|
|
Chan, Tim 2012-12-08, 18:48
After many joins, my relation's schema because very verbose.
For example:
e::d::c::b::a::column1:bytearray, e::d::c::b::a::column2:bytearray
Is there a way simplify the schema back to:
column1:bytearray, column2:bytearray
I seem to be able to achieve this by doing a STORE then LOAD, but this doesn't seem very efficient.
-
Re: Simplifying schema?
Jesse Jackson 2012-12-08, 19:28
Good Afternoon Tim, What I've done is in my next command is something like this:
NewBag = foreach oldBag generate e::d::c::b::a::column1 as column1, e::d::c::b::a::column2 as column2;
then your down to more manageable names.
-JJ
On Sat, Dec 8, 2012 at 1:48 PM, Chan, Tim <[EMAIL PROTECTED]> wrote: > After many joins, my relation's schema because very verbose. > > For example: > > e::d::c::b::a::column1:bytearray, e::d::c::b::a::column2:bytearray > > Is there a way simplify the schema back to: > > column1:bytearray, column2:bytearray > > I seem to be able to achieve this by doing a STORE then LOAD, but this > doesn't seem very efficient.
-
Re: Simplifying schema?
Lauren Blau 2012-12-10, 13:47
yeah, this is really annoying.
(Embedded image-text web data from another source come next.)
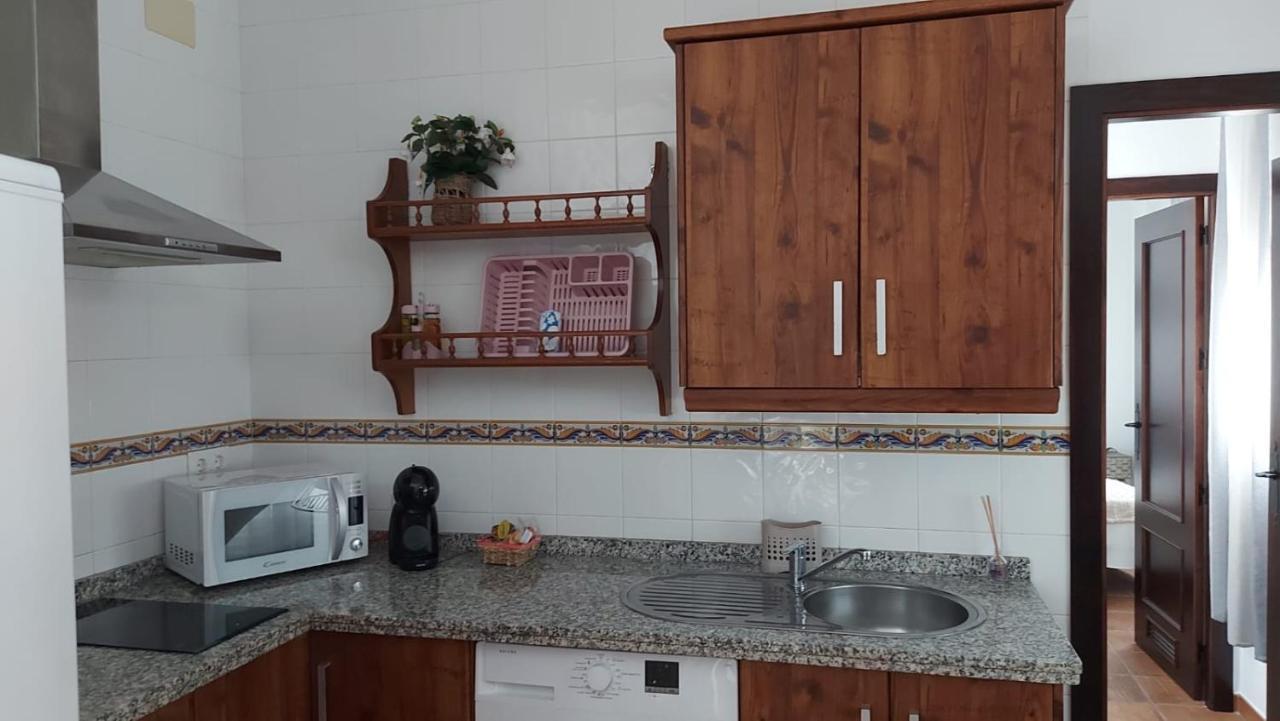 Casa Isa Appartamento Cordova Esterno foto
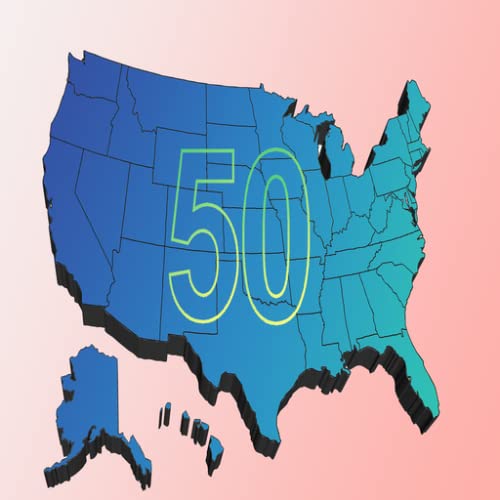 50 States Info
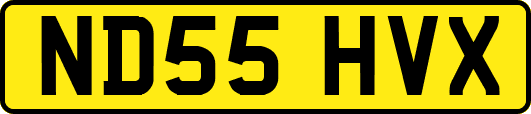 ND55HVX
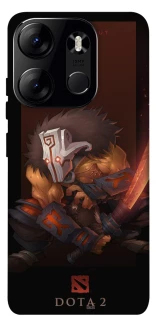 Чехол на Tecno Spark Go 2023 Juggernaut фото 1 из 1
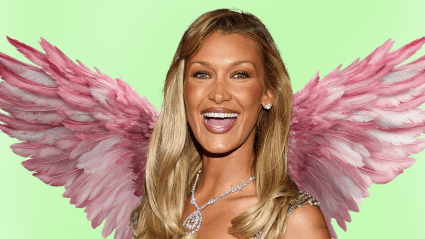 Bella Hadid abre el desfile de Victoria’s Secret 2026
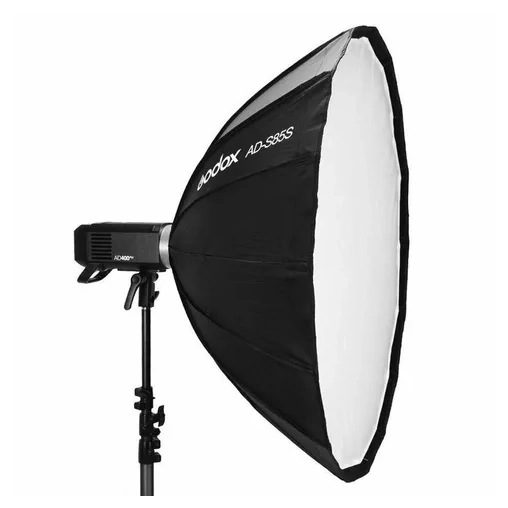 Godox S85W Multifunctional Bowens Mount Softbox - Afbeelding 5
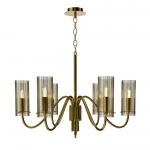 Подвесная люстра ST LUCE SANTORI SL2005.303.06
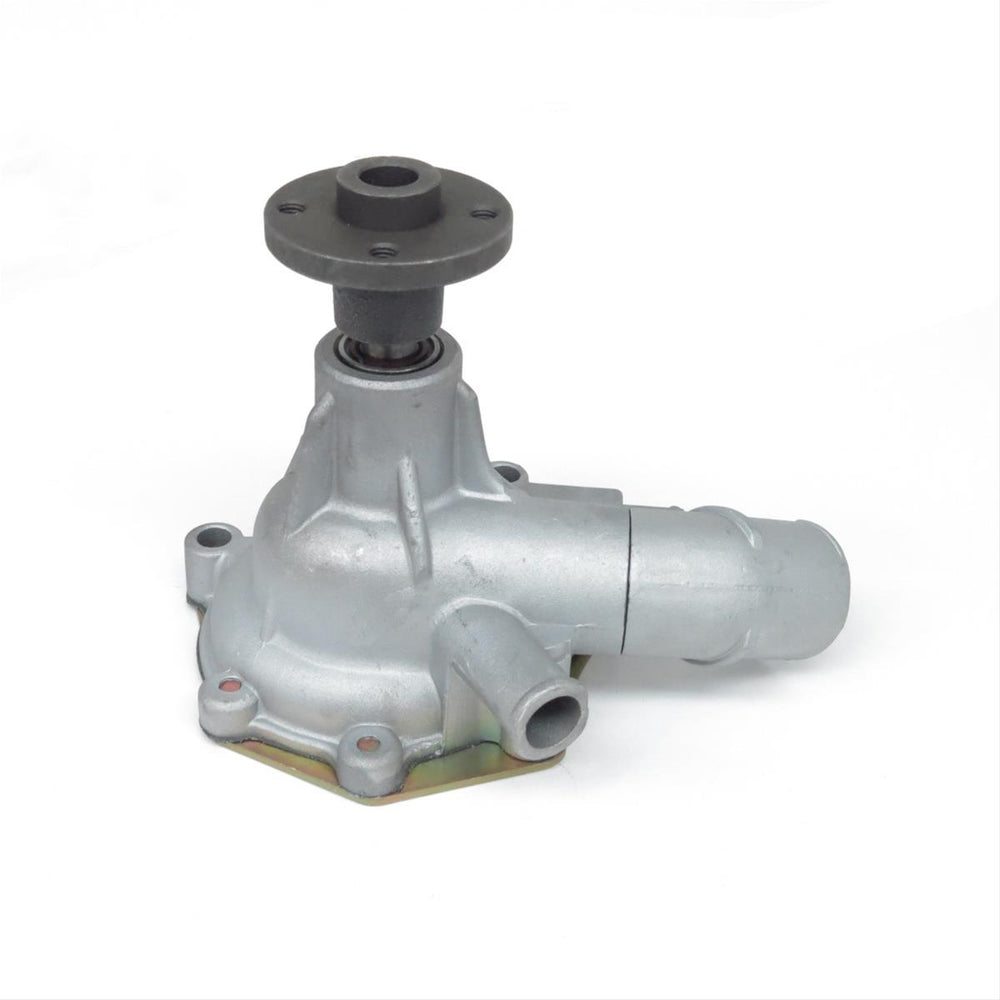 NEW WATER PUMP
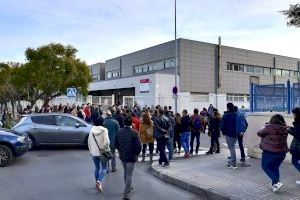 Boom d'aspirants en un municipi de Castelló per a ser conserge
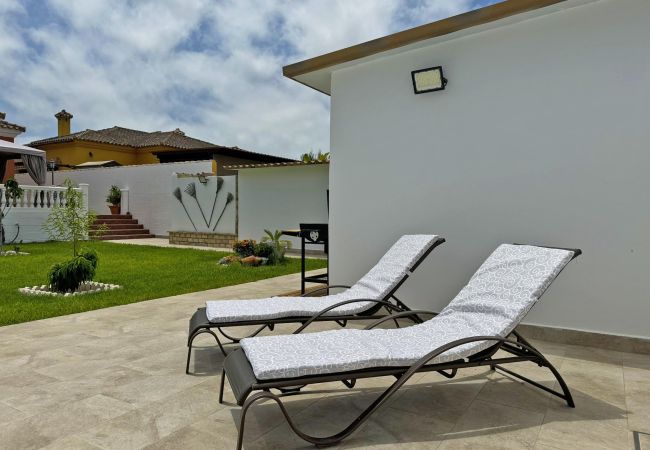 Villa in Puerto de Santa María - Villa Victoria Villa in Puerto de Santa María - Villa Victoria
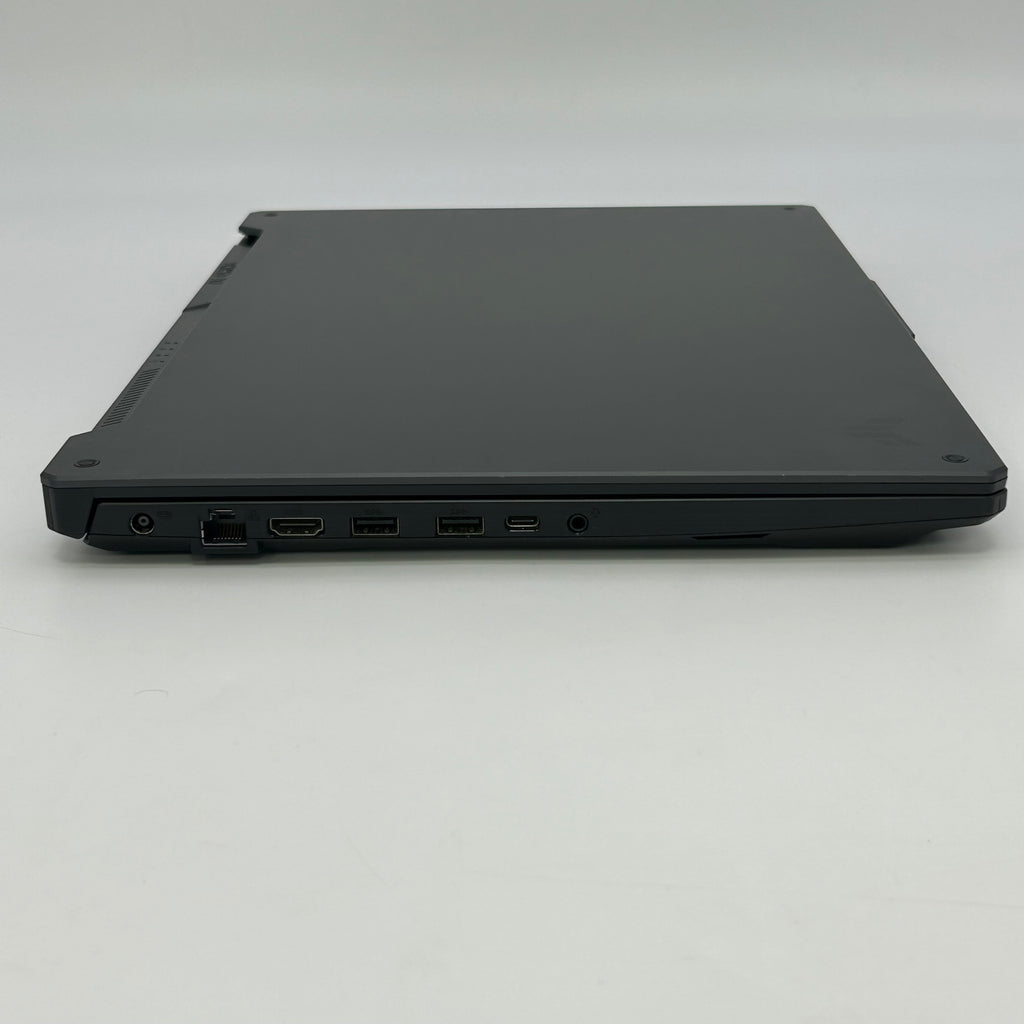 ASUS TUF Gaming F17 Laptop – RTX 3050 – 11th Gen i5 – 8GB RAM – 512GB SSD - (FX706HEB) - Gaming Laptop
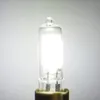 Лампочки супер яркая светодиодная лампочка G9 6W 9W 12W15W 220 В стеклянная лампа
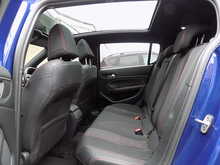 Peugeot 308 PureTech GT Line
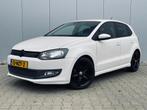 Volkswagen Polo 1.2 TDI Comfortline, Navi, Cruise, Camera, C, Voorwielaandrijving, Euro 5, Stof, Gebruikt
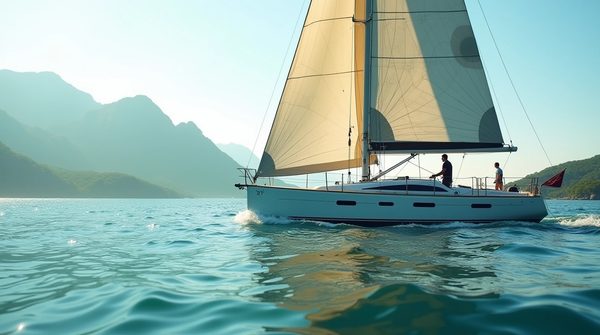 Semi rigide : le compagnon incontournable pour des aventures nautiques inégalées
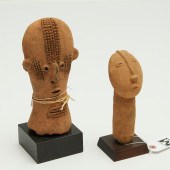 BURA-ASINDA CULTURE, (2) TERRA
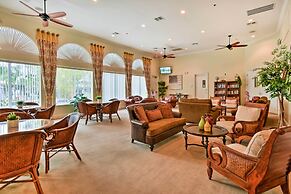 Townhome 7 Mi to Disney Parks: Resort Pool Access!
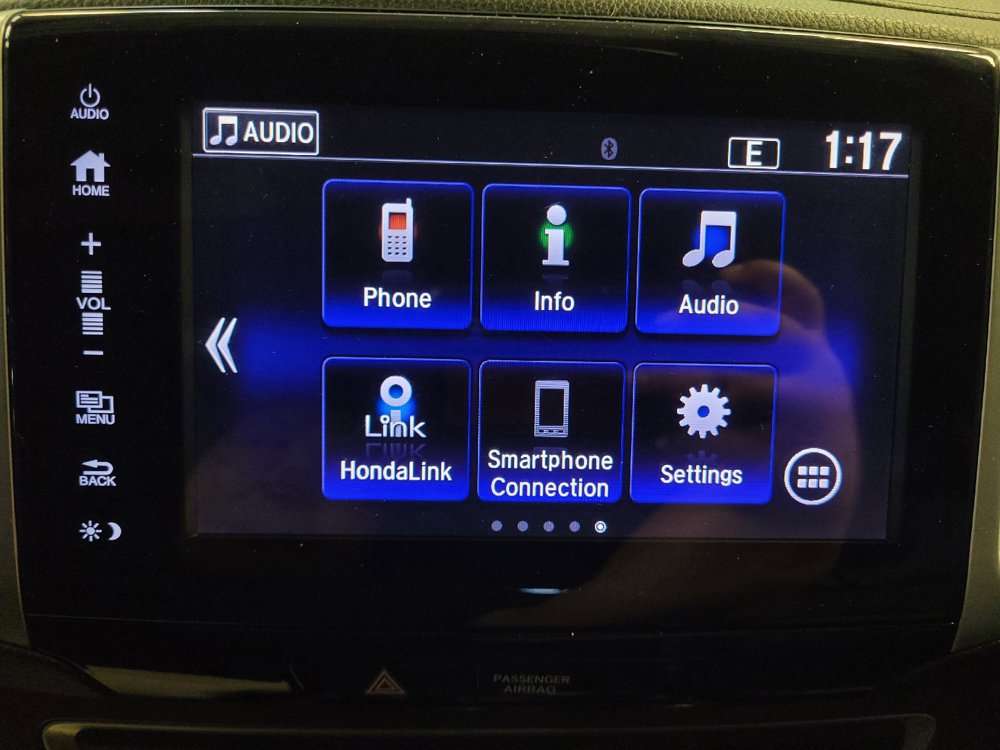 Used 2017 Honda Pilot EX-L image 25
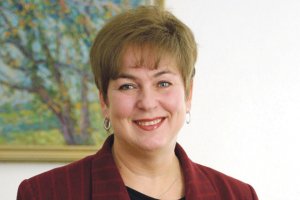 Елла Лібанова: 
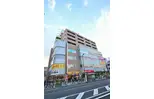 東武東上線 朝霞駅 徒歩1分  築23年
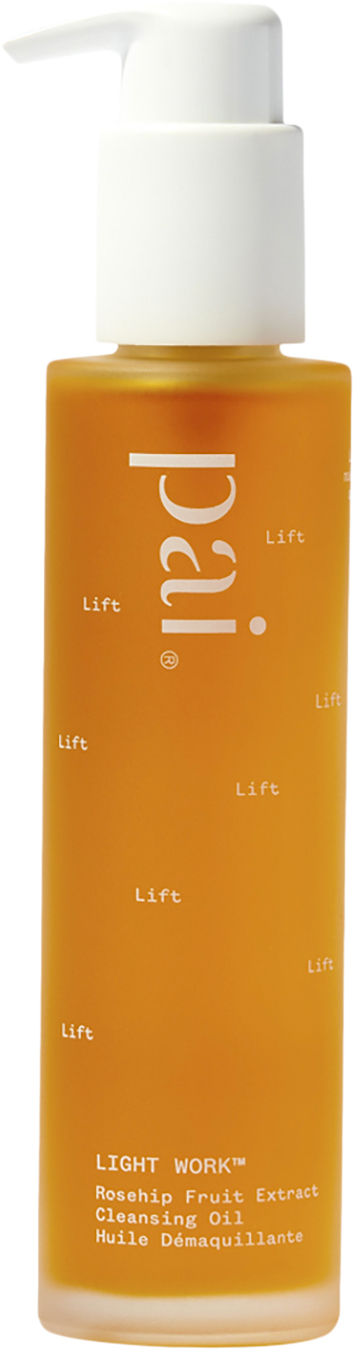 Light Work Cleansing Oil Rosehip - Køb til DKK 254 - Spar 25%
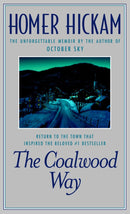 The Coalwood Way-Biography and memoirs-買書書 BuyBookBook
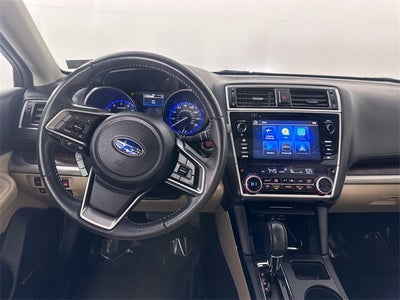 2019 Subaru Outback 3.6R Limited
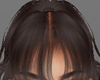 Wyersa Brown/Bangs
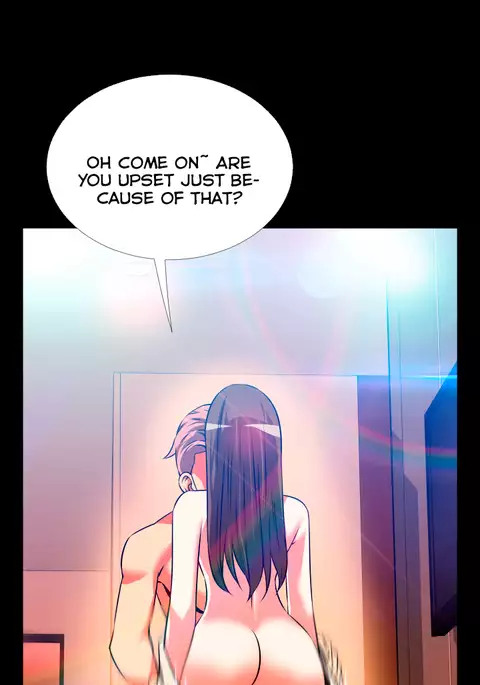 Love Parameter Ch.1-68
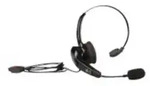 Zebra HS2100 Headset On-Ear kabelgebunden f&uuml;r RS6000 WT6000 Wearable Computer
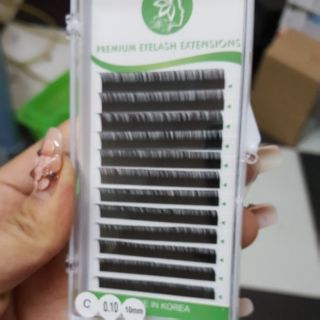Mi chồn c0.10 khay 12 line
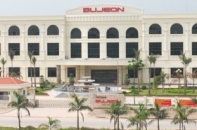 Bujeon đầu tư sản xuất linh kiện điện tử tại Bắc Ninh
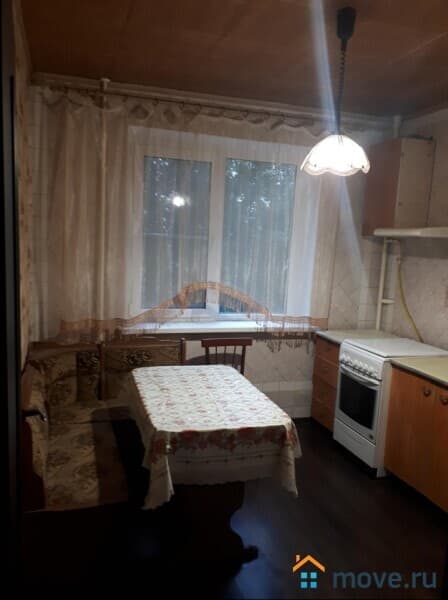 3-комн. квартира, 65 м&sup2;
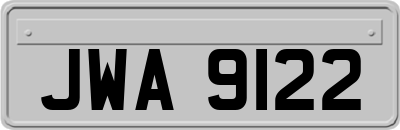 JWA9122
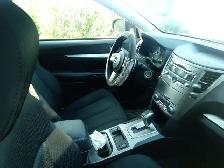 2011 Subaru Outback from Florida - Photo 8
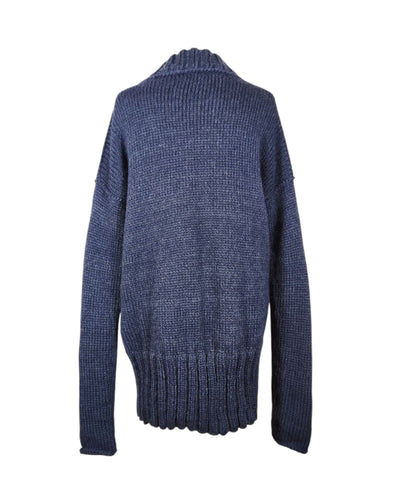 Sunami Lang Pullover Esmeralda 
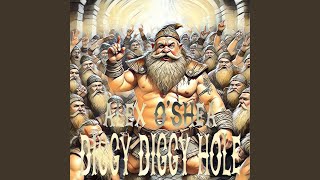 Diggy Diggy Hole Hardstyle [upl. by Sualkcin220]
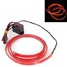 Motor Auto Dress 1M Controller Neon Light Decoration Ballast Wire Party Festival Cold Dance - 4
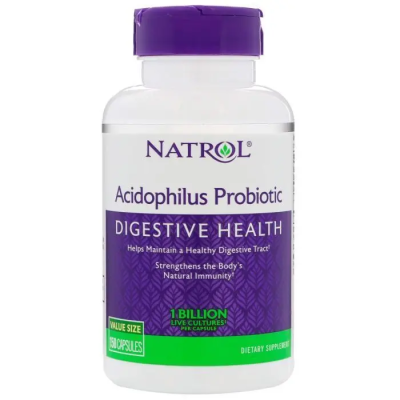Acidophilus Probiotic 100 mg - 150 капс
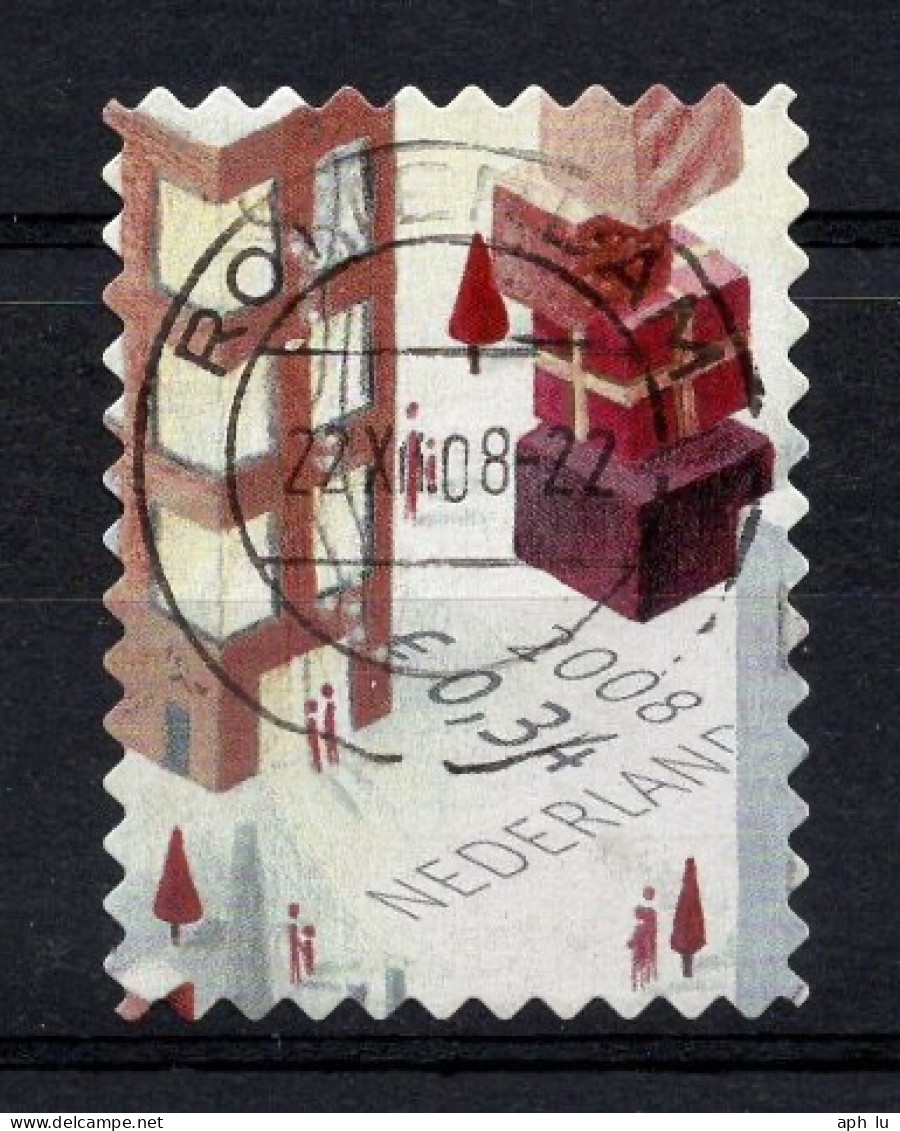 Marke 2008 Gestempelt (h320202) - Used Stamps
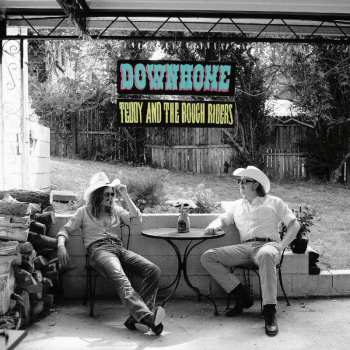 Album Teddy And The Rough Riders: Down Home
I'd love to see an option to automatically strip these 'parentage' values for unique names. On Sat, Dec 8, 2012 at 1:48 PM, Chan, Tim <[EMAIL PROTECTED]> wrote: > After many joins, my relation's schema because very verbose. > > For example: > > e::d::c::b::a::column1:bytearray, e::d::c::b::a::column2:bytearray > > Is there a way simplify the schema back to: > > column1:bytearray, column2:bytearray > > I seem to be able to achieve this by doing a STORE then LOAD, but this > doesn't seem very efficient.
-
Re: Simplifying schema?
Aaron Zimmerman 2012-12-10, 13:52
You still can reference the columns by their name (column1, column2), the only time you'd need to use the fully qualified name is if you have duplicated column names. In this case, they would have different qualifier strings (as they came from differently named relations). That could happen if you load from more than one data source, or if you do a self join. On 12/10/12 7:47 AM, "Lauren Blau" <[EMAIL PROTECTED]> wrote:
>yeah, this is really annoying. I'd love to see an option to >automatically strip these 'parentage' values for unique names. > > >On Sat, Dec 8, 2012 at 1:48 PM, Chan, Tim <[EMAIL PROTECTED]> wrote: >> After many joins, my relation's schema because very verbose. >> >> For example: >> >> e::d::c::b::a::column1:bytearray, e::d::c::b::a::column2:bytearray >> >> Is there a way simplify the schema back to: >> >> column1:bytearray, column2:bytearray >> >> I seem to be able to achieve this by doing a STORE then LOAD, but this >> doesn't seem very efficient.
|
|